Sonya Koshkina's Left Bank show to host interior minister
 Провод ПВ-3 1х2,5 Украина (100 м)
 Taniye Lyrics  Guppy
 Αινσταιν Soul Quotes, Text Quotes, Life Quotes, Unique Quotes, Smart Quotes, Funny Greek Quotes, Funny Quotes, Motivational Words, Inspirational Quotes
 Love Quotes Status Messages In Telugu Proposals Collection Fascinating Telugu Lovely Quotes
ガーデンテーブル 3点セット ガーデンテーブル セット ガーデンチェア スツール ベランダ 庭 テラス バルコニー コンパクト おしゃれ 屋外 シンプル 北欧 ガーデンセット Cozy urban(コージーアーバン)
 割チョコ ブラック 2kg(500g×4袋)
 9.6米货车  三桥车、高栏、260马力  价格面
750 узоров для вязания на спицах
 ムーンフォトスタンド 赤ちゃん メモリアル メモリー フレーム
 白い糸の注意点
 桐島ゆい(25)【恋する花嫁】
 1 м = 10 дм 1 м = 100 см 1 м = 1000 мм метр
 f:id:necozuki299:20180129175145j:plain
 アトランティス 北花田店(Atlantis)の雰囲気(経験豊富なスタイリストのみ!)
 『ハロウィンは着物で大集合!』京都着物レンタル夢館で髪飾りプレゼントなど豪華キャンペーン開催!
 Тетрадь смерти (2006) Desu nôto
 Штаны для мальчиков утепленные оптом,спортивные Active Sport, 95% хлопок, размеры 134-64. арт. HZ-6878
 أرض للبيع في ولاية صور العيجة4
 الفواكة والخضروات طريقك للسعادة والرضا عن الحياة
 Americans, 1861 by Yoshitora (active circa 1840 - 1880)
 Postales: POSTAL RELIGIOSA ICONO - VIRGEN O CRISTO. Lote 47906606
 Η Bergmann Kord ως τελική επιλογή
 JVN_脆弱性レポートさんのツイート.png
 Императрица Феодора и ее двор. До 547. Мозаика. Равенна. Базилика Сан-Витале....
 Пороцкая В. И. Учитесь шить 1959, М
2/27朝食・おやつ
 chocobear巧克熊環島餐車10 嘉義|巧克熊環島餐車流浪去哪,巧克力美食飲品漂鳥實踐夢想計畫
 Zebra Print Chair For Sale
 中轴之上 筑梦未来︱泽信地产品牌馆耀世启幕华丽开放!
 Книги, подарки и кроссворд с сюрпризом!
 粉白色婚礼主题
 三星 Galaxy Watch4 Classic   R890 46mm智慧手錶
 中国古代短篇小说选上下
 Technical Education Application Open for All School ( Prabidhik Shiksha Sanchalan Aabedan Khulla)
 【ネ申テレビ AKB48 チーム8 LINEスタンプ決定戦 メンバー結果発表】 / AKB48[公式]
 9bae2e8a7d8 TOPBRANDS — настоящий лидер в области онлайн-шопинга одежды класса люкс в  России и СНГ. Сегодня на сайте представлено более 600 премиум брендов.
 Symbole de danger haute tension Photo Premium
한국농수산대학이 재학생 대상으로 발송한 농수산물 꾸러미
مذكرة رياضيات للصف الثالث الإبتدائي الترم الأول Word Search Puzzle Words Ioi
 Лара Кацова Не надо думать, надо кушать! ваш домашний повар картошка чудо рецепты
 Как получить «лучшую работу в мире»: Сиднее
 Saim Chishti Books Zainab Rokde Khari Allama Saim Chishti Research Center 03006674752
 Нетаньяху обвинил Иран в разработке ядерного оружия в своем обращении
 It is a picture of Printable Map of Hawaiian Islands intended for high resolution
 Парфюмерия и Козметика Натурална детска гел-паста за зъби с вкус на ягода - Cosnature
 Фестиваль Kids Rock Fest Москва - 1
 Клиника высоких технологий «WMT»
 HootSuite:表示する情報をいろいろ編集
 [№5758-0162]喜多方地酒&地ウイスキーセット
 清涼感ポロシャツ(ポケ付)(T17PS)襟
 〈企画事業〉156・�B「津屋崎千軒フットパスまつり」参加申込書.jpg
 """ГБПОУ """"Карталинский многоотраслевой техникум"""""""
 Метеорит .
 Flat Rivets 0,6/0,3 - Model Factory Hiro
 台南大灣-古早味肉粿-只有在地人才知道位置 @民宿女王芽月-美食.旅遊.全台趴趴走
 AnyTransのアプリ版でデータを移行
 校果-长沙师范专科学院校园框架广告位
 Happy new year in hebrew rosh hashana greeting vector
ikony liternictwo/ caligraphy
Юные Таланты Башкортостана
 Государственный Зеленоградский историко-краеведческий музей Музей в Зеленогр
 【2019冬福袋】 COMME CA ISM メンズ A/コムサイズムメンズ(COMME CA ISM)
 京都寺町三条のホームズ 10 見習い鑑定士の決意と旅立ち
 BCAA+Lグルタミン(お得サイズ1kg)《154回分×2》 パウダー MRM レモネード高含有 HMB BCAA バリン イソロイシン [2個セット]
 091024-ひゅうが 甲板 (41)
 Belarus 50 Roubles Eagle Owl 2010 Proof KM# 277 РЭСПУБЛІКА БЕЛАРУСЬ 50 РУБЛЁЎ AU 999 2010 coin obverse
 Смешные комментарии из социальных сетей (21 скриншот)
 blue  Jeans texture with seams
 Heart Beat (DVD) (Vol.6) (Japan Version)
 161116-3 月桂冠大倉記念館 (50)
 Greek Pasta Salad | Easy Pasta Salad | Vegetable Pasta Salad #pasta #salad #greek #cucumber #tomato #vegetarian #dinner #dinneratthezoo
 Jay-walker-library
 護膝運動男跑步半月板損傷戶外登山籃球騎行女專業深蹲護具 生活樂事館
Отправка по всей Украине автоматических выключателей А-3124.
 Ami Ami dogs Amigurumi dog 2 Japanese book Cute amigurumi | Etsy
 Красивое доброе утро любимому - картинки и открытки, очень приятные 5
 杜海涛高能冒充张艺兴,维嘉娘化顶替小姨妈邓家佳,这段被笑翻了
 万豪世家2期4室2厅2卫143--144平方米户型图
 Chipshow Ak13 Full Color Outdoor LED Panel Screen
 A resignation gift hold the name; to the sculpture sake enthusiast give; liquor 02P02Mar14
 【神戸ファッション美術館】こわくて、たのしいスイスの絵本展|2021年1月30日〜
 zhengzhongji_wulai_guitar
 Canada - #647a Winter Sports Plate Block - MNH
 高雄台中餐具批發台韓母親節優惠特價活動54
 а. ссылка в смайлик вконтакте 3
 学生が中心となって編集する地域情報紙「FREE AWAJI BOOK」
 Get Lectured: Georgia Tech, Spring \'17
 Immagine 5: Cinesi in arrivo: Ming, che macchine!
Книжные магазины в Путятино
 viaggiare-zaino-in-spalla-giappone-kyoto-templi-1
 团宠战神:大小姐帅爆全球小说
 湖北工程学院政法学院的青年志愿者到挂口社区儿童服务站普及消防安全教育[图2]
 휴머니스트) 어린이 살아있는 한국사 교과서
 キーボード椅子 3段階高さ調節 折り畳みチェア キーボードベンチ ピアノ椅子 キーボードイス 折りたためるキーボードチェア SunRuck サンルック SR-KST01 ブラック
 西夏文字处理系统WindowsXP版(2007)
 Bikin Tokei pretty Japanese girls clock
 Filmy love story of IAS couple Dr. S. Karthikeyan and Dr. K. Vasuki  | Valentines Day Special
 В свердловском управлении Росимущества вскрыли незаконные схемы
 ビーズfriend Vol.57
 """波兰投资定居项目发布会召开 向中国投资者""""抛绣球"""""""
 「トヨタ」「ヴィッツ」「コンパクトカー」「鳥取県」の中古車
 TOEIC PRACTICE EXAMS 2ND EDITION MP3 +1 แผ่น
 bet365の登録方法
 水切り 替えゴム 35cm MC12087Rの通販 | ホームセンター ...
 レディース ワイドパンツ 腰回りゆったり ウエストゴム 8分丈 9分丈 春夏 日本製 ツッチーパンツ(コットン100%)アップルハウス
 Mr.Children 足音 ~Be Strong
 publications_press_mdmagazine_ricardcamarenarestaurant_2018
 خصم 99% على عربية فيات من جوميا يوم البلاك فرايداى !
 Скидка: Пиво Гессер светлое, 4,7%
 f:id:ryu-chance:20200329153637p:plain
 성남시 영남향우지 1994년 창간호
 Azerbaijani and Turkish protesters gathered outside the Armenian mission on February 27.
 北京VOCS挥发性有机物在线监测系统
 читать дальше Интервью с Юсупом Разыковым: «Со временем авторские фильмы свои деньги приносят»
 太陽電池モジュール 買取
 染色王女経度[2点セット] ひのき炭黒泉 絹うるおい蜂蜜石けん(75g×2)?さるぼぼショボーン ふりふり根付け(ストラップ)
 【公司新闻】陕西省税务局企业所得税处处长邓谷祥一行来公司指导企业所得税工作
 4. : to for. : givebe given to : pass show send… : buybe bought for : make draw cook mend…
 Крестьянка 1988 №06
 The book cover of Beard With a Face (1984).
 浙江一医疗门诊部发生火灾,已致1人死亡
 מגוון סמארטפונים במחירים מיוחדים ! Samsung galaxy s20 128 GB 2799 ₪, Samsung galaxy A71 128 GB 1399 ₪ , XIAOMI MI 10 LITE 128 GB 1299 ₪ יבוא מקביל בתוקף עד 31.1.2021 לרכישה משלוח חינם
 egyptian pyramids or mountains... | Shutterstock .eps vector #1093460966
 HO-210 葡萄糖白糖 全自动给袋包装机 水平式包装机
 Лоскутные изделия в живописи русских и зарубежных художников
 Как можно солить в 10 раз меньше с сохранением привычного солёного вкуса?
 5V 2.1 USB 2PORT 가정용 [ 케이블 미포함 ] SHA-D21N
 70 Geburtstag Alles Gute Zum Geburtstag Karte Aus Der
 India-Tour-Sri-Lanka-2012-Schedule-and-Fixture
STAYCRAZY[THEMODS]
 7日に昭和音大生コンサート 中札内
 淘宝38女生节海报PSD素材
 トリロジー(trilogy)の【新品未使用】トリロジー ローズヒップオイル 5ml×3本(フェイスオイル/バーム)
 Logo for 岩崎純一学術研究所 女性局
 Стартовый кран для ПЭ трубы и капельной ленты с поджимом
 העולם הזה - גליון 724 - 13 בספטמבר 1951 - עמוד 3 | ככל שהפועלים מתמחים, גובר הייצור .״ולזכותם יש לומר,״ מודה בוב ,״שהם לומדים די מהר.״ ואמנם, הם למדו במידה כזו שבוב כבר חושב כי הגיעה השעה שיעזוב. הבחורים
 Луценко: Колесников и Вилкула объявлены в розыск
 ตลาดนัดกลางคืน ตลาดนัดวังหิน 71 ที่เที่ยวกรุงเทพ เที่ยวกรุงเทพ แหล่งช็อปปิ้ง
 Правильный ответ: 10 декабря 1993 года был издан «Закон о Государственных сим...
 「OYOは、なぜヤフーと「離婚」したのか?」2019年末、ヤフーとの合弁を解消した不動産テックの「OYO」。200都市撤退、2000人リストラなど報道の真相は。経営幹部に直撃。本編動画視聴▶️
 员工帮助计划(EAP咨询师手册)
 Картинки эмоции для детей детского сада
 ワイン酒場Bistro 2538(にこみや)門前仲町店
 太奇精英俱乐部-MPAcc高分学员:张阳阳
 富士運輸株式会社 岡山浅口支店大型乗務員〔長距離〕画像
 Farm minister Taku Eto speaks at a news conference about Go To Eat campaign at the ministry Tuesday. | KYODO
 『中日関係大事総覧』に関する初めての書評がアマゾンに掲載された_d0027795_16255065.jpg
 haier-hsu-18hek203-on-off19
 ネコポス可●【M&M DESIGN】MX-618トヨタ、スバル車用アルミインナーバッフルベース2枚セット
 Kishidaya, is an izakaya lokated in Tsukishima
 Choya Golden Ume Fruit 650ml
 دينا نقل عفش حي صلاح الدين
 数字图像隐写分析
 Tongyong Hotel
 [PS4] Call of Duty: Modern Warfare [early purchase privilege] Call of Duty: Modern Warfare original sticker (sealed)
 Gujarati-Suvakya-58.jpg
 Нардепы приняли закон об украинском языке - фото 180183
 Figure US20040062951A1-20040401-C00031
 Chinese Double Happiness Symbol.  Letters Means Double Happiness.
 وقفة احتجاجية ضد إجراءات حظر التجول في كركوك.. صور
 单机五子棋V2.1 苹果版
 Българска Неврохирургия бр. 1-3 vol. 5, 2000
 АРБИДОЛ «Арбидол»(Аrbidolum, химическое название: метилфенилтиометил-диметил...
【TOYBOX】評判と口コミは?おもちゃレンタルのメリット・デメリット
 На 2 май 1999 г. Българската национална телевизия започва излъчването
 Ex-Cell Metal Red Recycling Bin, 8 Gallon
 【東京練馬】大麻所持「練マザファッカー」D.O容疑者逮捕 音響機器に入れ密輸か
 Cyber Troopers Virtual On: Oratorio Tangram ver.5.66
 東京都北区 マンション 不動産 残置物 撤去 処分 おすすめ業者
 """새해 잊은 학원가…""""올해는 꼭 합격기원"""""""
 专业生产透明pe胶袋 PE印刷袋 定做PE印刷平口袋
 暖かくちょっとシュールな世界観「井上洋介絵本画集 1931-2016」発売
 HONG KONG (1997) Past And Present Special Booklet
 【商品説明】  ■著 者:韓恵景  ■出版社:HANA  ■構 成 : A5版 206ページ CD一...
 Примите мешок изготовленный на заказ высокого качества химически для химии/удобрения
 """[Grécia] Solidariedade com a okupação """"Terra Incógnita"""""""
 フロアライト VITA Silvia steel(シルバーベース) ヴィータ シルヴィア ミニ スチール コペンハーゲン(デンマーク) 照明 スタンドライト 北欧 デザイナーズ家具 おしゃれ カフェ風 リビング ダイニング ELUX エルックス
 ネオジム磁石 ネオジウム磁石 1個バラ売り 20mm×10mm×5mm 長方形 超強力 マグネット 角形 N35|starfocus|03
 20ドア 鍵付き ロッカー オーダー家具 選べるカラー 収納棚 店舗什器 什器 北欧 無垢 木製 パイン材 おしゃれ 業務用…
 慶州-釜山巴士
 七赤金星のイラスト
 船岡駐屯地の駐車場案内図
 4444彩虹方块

____

_WORK TO BE COMPLETED_. Please copy, exactly as written, every line in the listing above from the line with "西夏文字处理系统WindowsXP版(2007)" up to and including the line with "水切り 替えゴム 35cm MC12087Rの通販 | ホームセンター ...".

_ANSWER BOX_.
 西夏文字处理系统WindowsXP版(2007)
 Bikin Tokei pretty Japanese girls clock
 Filmy love story of IAS couple Dr. S. Karthikeyan and Dr. K. Vasuki  | Valentines Day Special
 В свердловском управлении Росимущества вскрыли незаконные схемы
 ビーズfriend Vol.57
 """波兰投资定居项目发布会召开 向中国投资者""""抛绣球"""""""
 「トヨタ」「ヴィッツ」「コンパクトカー」「鳥取県」の中古車
 TOEIC PRACTICE EXAMS 2ND EDITION MP3 +1 แผ่น
 bet365の登録方法
 水切り 替えゴム 35cm MC12087Rの通販 | ホームセンター ...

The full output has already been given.